Secure Boot ist eine der wichtigsten Sicherheitsarchitekturen moderner Windows-Systeme. Die Technologie überprüft bereits beim Hochfahren des Computers, bevor auch nur das Betriebssystem startet, ob nur vertrauenswürdige Software geladen wird. Sie fungiert als sogenannte “Fundamentale Vertrauensverankerung” — die Hardware-basierte Grundlage, auf der die gesamte Sicherheitsarchitektur des Systems aufbaut.
Die Bedrohung durch UEFI-Bootkits ist real und ernst zu nehmen. Diese hochprivilegierten Malware-Varianten wie BlackLotus können tiefe Systemebenen infizieren und sind extrem schwer zu entfernen. Gerade deshalb hat Microsoft Secure Boot entwickelt und kontinuierlich weiterentwickelt. Die neuen 2023er-Zertifikate, die Microsoft ab Juni 2024 verbindlich macht, bieten erweiterte kryptographische Sicherheitsverfahren und eine bessere Segmentierung der Zertifizierungsstellen.

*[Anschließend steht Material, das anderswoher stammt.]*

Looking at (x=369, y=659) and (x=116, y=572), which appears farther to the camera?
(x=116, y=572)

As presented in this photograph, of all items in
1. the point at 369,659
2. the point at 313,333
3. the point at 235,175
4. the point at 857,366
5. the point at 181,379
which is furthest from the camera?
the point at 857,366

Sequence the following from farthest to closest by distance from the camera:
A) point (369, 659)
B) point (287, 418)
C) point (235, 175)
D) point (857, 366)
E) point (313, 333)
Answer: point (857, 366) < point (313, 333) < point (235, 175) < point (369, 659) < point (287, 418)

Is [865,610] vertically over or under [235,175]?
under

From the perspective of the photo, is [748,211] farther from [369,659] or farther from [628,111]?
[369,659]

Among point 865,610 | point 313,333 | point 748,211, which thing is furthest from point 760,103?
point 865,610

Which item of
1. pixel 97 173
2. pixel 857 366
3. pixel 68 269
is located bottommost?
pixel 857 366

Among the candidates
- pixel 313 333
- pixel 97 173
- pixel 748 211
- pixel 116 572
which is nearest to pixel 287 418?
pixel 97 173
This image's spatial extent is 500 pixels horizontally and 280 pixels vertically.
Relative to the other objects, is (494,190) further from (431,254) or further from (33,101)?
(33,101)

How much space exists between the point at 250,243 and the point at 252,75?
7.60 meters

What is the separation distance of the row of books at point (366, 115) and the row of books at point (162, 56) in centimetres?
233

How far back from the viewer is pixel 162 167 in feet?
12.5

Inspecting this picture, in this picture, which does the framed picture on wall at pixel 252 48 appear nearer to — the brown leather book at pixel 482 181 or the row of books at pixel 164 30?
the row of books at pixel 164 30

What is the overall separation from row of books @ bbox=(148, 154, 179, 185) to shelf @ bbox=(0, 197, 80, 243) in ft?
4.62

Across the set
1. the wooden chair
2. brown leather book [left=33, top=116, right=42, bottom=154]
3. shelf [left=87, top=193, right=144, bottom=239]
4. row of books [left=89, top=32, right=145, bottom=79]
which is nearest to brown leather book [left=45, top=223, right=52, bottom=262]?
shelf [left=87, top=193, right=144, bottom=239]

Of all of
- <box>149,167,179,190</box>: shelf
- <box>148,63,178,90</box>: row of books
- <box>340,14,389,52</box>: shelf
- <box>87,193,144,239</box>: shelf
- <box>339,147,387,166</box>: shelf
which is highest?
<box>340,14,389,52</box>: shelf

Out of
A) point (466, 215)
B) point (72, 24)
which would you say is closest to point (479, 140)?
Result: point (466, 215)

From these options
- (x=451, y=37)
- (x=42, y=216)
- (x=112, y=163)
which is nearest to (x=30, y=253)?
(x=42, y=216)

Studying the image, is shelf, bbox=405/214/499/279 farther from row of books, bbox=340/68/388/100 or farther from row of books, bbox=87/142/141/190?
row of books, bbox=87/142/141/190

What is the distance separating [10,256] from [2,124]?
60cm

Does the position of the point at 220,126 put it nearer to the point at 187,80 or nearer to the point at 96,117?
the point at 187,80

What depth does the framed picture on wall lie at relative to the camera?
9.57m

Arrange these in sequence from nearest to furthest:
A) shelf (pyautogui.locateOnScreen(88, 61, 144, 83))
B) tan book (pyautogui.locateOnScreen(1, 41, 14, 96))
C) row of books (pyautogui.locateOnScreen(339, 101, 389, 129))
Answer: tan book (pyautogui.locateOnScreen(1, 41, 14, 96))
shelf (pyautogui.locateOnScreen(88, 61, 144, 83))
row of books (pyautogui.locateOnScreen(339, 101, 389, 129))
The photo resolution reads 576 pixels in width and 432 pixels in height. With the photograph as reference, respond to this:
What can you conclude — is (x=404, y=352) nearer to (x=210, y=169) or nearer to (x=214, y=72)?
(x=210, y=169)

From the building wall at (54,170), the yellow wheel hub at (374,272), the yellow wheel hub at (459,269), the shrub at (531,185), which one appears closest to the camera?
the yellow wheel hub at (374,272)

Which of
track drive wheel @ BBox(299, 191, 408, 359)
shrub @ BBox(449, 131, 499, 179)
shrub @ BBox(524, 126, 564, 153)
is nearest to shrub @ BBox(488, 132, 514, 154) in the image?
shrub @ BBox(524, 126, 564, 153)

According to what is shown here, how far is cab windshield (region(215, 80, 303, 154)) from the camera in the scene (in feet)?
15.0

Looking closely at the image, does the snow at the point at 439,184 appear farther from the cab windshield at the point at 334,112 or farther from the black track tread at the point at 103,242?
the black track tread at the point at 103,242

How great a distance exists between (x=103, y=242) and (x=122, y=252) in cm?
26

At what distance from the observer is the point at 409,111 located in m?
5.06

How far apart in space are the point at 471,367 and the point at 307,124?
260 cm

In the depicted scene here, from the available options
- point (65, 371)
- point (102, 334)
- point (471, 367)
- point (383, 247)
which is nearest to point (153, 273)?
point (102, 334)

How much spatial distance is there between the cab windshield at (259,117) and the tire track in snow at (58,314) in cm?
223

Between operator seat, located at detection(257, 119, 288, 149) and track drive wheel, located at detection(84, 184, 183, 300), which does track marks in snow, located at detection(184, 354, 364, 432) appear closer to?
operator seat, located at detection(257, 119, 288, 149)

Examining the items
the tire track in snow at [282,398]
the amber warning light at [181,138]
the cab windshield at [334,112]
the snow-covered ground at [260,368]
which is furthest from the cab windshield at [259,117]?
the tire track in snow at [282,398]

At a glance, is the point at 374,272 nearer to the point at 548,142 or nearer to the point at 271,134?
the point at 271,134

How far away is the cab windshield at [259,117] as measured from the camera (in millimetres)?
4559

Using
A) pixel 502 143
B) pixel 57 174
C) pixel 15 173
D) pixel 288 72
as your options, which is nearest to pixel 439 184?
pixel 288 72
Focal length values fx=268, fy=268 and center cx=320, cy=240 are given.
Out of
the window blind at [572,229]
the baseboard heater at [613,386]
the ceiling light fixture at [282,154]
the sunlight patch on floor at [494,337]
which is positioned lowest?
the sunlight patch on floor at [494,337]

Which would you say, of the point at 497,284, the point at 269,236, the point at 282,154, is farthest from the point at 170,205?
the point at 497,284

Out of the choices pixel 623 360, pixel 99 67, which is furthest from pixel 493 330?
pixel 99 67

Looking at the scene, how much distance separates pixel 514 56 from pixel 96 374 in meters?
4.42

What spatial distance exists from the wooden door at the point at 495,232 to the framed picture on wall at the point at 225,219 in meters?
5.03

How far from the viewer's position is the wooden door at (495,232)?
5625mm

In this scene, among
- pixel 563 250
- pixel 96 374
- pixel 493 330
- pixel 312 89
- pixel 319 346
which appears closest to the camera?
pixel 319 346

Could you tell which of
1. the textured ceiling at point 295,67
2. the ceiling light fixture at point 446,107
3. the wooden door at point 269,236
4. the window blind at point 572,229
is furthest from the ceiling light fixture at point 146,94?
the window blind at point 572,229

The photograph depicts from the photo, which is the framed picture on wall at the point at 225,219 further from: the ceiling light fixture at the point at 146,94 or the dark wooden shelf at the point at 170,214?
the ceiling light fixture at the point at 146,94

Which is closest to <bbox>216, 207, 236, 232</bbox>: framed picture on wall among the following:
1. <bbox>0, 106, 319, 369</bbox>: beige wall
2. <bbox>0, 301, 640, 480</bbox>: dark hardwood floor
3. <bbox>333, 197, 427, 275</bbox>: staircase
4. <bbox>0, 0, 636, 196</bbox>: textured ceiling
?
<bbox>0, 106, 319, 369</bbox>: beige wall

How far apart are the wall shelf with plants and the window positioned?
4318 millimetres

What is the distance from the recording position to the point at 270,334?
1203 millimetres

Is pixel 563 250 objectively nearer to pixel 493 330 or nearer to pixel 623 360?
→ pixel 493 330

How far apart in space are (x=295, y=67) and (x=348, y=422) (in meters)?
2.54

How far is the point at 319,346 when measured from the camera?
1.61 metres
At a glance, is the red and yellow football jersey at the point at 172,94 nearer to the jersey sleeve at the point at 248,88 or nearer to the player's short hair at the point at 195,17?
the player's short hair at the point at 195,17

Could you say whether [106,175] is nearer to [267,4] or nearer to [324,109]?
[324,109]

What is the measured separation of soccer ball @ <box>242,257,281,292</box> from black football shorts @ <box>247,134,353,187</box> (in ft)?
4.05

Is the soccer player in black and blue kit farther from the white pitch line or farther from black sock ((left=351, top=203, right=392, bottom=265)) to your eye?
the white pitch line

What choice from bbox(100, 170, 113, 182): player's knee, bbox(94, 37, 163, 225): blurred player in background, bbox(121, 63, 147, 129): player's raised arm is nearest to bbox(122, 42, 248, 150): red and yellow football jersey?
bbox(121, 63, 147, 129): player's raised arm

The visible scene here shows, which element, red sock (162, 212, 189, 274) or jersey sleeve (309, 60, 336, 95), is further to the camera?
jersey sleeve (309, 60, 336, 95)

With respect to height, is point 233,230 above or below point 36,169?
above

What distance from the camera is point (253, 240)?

Das Problem liegt in der fragmentierten Update-Landschaft. Während Privatnutzer mit automatischen Updates und Kleinstunternehmen meist schon die neuen 2023er-Zertifikate haben, sieht es in größeren Organisationen anders aus. In Unternehmensumgebungen werden Windows-Updates bewusst gestaffelt eingespielt, um Stabilität und Anwendungskompatibilität zu gewährleisten. Viele Systeme laufen daher noch mit den ursprünglichen 2011er-Zertifikaten.
Microsoft hat die Zertifikatsvergabe bewusst als eine der größten koordinierten Sicherheitswartungsmaßnahmen im gesamten Windows-Ökosystem konzipiert. Doch hier liegt auch die zentrale Herausforderung: Unternehmen müssen Tausende oder Zehntausende von Endpoints inventarisieren und aktualisieren. Richard Hicks, Cybersecurity-Consultant aus Kalifornien, warnt deutlich: “Wenn das Microsoft-UEFI-Secure-Boot-Zertifikat verfällt, sind Endpoints anfällig für zukünftige Bedrohungen, da Updates der UEFI-Datenbanken fehlschlagen werden.”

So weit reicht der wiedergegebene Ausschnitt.